Notre Dame des cierges

Publié le 27 Janvier 2010

DSC06443-copie-1.JPG
On trouve dans la Légende Dorée du Brhx Jacques de Voragine,  de très beaux textes ! En voici un en rapport avec la Chandeleur, dont la date approche ! Il est question, nous y reviendrons, des cierges de la chandeleur !

Une noble dame avait une très grande dévotion envers la sainte Vierge.

Ayant fait construire une chapelle auprès de sa maison, elle y entretenait un chapelain, et voulait entendre chaque jour une messe de la Bienheureuse Vierge.

 

Alors que la fête de la Purification de la Sainte Vierge était proche, le prêtre fit un voyage au loin pour une affaire particulière, et la dame ne put avoir une messe ce jour-là; ou bien, comme on le lit autre part, elle avait donné tout ce qu'elle avait jusqu'à ses vêtements pour l’amour de la Vierge;

Or, comme elle avait donné sa robe et qu'elle ne pouvait aller à l’église il lui fallait rester sans messe en ce jour. Sous l’impression d'une vive douleur elle entra dans son oratoire ou sa chambre et se prosterna devant un autel de la Sainte Vierge.

 

Tout à coup elle fut transportée hors d'elle-même, et il lui semblait être dans une église magnifique et toute resplendissante ; alors elle vit, entrer une foule extraordinaire de vierges, que, précédait une Vierge d'une admirable beauté, dont la tête était couronnée d'un diadème. Après que toutes se furent assises, voici venir une autre foule de jeunes gens qui prirent place chacun selon son rang.

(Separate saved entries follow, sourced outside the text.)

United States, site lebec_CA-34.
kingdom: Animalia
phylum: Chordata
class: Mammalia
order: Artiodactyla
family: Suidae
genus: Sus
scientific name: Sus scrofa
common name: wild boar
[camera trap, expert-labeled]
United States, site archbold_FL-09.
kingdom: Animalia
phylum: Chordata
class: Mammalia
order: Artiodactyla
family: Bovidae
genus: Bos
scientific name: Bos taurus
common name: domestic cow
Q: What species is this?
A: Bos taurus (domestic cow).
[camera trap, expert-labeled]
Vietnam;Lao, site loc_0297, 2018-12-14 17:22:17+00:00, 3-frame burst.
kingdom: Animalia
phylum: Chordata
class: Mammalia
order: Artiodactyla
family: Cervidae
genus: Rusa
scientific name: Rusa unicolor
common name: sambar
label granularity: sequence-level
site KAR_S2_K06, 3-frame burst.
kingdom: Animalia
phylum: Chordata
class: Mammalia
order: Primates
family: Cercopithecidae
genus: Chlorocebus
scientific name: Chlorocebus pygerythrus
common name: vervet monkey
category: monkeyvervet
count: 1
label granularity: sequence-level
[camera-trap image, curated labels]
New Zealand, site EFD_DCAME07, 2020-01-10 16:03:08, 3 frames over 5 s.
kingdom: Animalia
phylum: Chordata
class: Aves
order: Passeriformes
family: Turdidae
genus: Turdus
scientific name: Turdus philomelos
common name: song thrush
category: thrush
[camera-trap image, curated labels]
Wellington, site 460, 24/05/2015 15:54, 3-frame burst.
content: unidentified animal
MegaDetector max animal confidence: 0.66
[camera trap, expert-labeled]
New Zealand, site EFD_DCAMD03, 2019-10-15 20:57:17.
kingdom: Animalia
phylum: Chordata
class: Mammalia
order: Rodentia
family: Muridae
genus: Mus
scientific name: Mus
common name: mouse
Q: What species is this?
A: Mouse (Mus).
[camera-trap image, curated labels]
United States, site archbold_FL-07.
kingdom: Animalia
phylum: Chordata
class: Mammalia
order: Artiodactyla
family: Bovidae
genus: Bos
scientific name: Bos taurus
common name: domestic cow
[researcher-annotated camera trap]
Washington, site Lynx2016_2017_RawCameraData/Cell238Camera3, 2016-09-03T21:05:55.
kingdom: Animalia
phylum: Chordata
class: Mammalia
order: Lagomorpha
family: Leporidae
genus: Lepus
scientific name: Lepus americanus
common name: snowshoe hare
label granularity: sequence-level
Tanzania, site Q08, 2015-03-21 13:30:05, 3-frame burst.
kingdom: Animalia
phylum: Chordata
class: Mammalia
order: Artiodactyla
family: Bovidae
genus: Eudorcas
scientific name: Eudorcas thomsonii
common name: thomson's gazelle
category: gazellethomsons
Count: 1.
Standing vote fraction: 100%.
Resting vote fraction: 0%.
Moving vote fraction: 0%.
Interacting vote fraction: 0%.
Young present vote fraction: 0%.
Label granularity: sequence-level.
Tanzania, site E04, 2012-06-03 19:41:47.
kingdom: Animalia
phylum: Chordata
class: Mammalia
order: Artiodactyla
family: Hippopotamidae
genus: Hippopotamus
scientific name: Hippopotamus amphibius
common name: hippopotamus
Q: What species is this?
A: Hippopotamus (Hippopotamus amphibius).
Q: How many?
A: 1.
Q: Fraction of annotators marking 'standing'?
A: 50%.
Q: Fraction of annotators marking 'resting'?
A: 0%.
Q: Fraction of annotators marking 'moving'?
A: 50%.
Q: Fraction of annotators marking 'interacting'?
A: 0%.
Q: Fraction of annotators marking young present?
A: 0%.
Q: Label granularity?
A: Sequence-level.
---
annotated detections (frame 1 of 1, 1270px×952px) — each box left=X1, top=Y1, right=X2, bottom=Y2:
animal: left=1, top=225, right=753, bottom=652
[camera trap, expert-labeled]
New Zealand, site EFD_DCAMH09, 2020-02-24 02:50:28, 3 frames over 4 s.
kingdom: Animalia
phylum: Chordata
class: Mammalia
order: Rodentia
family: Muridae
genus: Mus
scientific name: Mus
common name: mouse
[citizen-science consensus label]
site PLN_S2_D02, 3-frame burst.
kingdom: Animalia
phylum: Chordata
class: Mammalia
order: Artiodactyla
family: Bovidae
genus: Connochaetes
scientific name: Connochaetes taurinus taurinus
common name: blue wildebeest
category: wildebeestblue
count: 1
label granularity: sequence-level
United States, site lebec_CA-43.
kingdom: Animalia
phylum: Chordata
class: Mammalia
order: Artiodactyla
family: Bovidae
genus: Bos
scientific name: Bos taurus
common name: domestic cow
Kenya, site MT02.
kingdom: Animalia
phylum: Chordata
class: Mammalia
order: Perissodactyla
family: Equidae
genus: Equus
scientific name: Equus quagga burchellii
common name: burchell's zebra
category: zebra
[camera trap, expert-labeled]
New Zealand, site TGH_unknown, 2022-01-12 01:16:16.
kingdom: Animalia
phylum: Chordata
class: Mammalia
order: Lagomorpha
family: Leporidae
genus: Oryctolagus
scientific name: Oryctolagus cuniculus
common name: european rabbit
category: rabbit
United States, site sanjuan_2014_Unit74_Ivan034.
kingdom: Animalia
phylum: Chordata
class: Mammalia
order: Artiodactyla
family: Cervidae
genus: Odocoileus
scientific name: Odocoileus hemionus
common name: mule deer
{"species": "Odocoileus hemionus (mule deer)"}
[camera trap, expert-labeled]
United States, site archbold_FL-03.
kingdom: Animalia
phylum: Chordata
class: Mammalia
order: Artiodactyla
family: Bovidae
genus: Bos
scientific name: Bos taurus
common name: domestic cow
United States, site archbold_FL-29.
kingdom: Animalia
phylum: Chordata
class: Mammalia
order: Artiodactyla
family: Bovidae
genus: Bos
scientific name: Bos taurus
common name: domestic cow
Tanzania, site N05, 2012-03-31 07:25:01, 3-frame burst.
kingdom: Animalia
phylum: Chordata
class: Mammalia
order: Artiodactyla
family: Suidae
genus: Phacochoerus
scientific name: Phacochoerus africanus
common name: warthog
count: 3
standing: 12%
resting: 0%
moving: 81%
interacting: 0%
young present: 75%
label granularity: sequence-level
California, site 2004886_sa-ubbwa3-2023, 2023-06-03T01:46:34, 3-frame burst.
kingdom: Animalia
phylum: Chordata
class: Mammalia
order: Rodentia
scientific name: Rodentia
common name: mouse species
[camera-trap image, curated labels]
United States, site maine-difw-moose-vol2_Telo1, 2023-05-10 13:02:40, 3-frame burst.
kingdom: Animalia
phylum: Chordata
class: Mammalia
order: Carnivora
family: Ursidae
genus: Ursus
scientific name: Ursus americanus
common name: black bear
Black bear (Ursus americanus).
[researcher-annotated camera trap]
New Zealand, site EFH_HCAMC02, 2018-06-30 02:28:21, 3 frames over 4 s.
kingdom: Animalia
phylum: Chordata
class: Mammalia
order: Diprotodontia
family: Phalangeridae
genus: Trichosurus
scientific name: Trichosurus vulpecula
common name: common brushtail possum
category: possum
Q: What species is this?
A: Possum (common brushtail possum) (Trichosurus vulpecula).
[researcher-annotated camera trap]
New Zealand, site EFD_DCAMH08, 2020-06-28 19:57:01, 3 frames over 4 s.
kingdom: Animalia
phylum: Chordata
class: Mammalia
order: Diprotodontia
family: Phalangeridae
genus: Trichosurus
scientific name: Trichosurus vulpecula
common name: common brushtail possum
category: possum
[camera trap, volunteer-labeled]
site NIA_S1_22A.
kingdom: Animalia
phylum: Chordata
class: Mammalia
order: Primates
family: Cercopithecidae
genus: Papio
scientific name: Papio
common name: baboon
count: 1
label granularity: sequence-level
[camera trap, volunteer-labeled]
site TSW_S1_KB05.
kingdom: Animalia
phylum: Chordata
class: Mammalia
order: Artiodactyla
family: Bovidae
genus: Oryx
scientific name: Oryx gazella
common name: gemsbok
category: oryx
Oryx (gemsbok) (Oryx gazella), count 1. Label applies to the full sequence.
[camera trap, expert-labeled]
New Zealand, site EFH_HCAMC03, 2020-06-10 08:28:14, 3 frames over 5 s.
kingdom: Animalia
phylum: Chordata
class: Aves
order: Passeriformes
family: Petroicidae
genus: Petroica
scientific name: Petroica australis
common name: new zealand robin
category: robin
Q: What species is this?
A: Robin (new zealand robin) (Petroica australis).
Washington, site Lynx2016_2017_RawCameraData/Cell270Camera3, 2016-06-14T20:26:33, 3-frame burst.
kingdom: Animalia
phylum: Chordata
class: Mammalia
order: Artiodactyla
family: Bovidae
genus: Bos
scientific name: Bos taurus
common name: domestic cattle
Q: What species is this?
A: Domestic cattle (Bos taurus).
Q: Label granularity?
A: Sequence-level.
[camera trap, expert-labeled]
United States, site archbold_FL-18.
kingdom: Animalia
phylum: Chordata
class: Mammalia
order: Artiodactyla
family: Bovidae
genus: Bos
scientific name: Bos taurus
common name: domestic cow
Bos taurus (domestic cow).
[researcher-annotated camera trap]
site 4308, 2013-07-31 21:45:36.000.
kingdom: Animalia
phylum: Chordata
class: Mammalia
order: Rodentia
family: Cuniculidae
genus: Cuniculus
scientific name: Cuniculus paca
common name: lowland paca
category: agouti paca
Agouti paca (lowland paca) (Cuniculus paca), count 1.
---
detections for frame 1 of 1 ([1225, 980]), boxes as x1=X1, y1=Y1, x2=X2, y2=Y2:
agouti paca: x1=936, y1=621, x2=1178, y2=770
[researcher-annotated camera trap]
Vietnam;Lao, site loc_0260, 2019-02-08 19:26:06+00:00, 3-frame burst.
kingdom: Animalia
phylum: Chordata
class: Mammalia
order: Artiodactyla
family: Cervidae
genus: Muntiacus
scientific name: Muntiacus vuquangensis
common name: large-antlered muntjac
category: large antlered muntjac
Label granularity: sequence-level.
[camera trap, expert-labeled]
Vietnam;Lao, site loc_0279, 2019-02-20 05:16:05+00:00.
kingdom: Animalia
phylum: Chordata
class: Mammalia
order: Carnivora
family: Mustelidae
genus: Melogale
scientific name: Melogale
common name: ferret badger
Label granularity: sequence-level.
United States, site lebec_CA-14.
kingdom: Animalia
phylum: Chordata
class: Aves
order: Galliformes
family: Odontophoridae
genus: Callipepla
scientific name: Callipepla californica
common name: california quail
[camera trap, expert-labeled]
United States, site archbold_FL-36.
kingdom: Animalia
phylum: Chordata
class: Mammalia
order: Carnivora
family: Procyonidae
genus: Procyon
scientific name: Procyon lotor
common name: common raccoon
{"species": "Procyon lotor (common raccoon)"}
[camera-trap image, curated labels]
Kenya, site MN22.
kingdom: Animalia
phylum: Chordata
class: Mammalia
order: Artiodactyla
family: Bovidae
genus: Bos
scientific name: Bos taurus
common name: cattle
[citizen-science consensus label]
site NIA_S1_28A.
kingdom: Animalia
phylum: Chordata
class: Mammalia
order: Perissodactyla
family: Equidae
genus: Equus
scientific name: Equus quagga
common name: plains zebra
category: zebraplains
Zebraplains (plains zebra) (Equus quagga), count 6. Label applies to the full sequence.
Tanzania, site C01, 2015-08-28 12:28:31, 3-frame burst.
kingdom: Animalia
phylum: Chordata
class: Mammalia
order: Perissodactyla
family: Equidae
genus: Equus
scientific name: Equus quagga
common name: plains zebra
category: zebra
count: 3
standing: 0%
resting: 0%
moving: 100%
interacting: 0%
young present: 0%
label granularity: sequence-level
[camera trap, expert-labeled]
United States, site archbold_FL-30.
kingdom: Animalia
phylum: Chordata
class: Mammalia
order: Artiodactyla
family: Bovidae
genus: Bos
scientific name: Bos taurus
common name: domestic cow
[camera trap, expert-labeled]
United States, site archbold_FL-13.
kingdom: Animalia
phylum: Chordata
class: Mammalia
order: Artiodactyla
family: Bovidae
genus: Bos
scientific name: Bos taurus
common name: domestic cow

 Alors quelqu'un qui portait une grande quantité de cierges, en donna d'abord un à la vierge qui avait le pas sur les autres; il en distribua ensuite aux autres vierges et aux jeunes gens, enfin il vint auprès de la dame et lui offrit un cierge qu'elle accepta volontiers.

Elle tourna alors les yeux vers le chœur et vit deux céroféraires, un sous-diacre, un diacre et un prêtre revêtus de leurs ornements sacrés s'avancer vers l’autel comme pour célébrer une messe solennelle.

 

Il lui semblait que les acolytes étaient saint Vincent et saint Laurent; que le diacre. et le sous-diacre étaient deux anges; quant au prêtre, c'était J.-C.

 Après la confession, deux jeunes gens d'une rare beauté allèrent au milieu du chœur, commencèrent à haute voix et fort dévotement l’office de la, messe, que poursuivirent ceux qui étaient dans le choeur. Quand on fut à l’offrande, la reine des Vierges et toutes les vierges avec ceux qui étaient dans le chœur, vinrent offrir, comme de coutume, leurs cierges au prêtre en fléchissant les genoux.

 

Or, comme le prêtre attendait que la dame vînt lui offrir son cierge, et que celle-ci ne le voulait pas faire, la. reine des vierges lui envoya dire par un exprès qu'elle manquait de savoir-vivre, en faisant attendre le prêtre si longtemps.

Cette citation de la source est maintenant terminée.